In “Boy Twenty-One” a lonely boy at a public school finds his fortunes change when a new pupil arrives, the two becoming fast friends, but the boy’s subsequent disappearance and then an encounter at a stately home the school visit give the matter a spectral dimension. Again there is a fine talent at work here, with a convincing depiction of public school life and the cliques that form, the narrative holding the attention right to the end when, for my money, it all seems to just fizzle out in a random ghostly explanation for most of what went before. I expected something more aesthetically pleasing.

There is something weird about office temp “Alice Baker”, though nobody can put their finger on precisely what it is, other than perhaps the smell and her aloofness from everybody else. Matters reach a head when the firm relocate to a new building and something terrible is discovered when the old site is excavated. This is perhaps the closest these stories come to a traditional ghost story, and Hill does a splendid job of creating tension, with endless small details that steadily accumulate until the final revelation seems almost inevitable, despite which I, once again, felt that it was a rather random resolution to a story that demanded anything but. Too much is left hanging in the air and without credible explanation. Why did Alice seek employment and how did she pass whatever checks were required?

With “The Front Room” going spare, a young family take in an older relative as an act of charity, but no good deed goes unpunished as the venomous Solange turns their lives into a nightmare for no reason other than pure malice. And for the first time in this collection there is a narrative that I found entirely satisfactory, with the evil nemesis of the story truly memorable and the steps by which her perfidy is revealed both credible and convincing enough to disturb.

Finally we have “Printer’s Devil Court” in which a book is discovered that purports to be the journal of an eminent physician. It tells of an attempt by his colleagues to bring the dead back to life and how it all went tragically wrong, and then goes on to describe his own attempt to bring succour to the spirit his peers wronged so badly, though in doing so he makes a terrible misjudgement. Again, this is a compelling story, with the narrative arc perfectly pitched and some pleasing effects along the way to a gratifying end twist, one in which the author no doubt took a gleeful delight, as did this reader.
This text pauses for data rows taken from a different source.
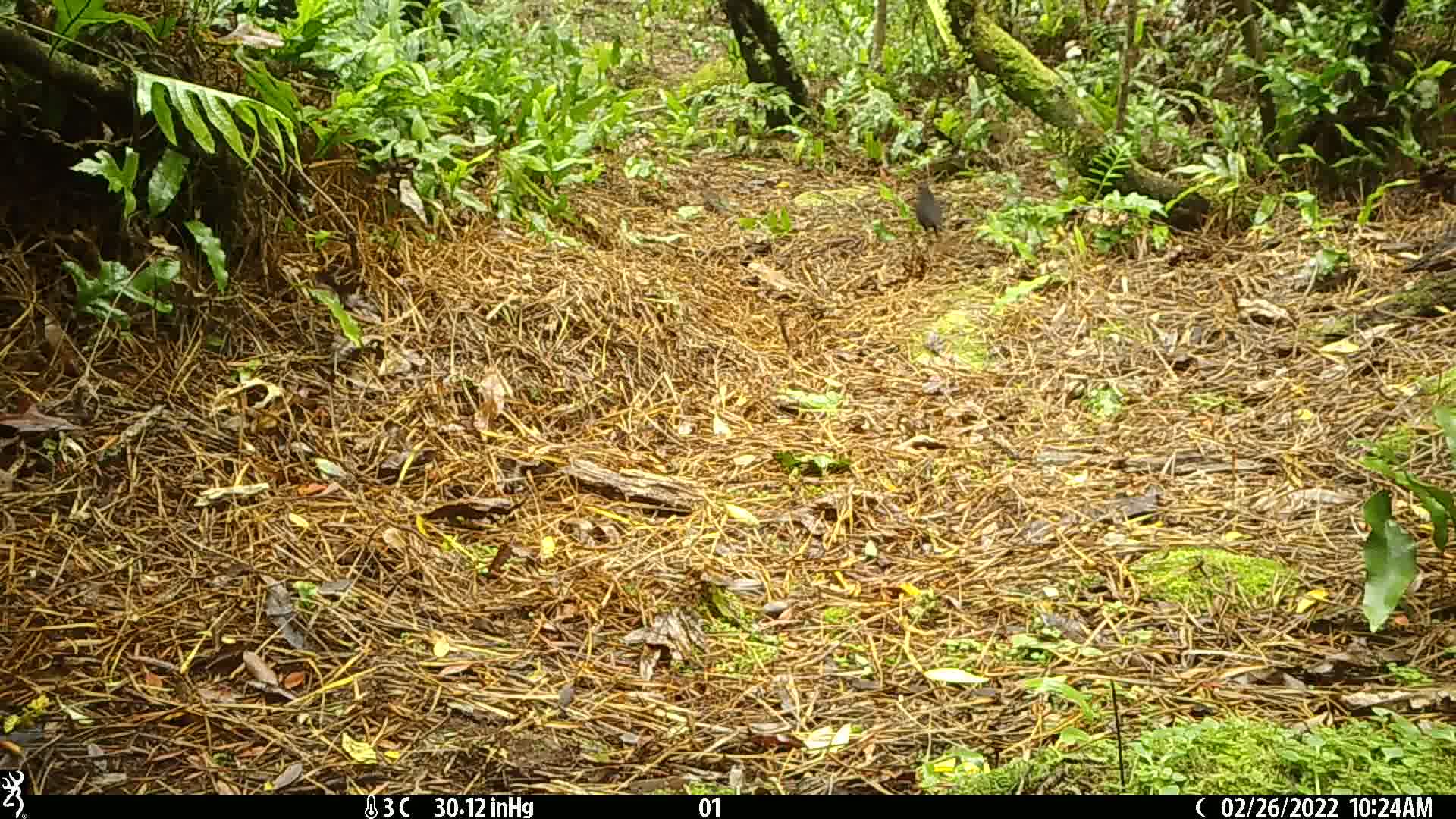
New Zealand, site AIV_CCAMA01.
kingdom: Animalia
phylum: Chordata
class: Aves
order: Passeriformes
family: Turdidae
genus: Turdus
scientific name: Turdus merula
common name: eurasian blackbird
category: blackbird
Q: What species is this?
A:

It is, as in some sense are all these stories, an engrossing read, one that slips down so easy even as it rattles the cage of the reader’s psyche. Complementing the text are some striking black and white illustrations, though I could find nothing to reveal the name of the artist. Overall, regardless of any reservations I might have expressed above, this was an eminently readable and enjoyable collection of stories, one that, if I am permitted the pun, more than captured the spirit of the ghostly tale.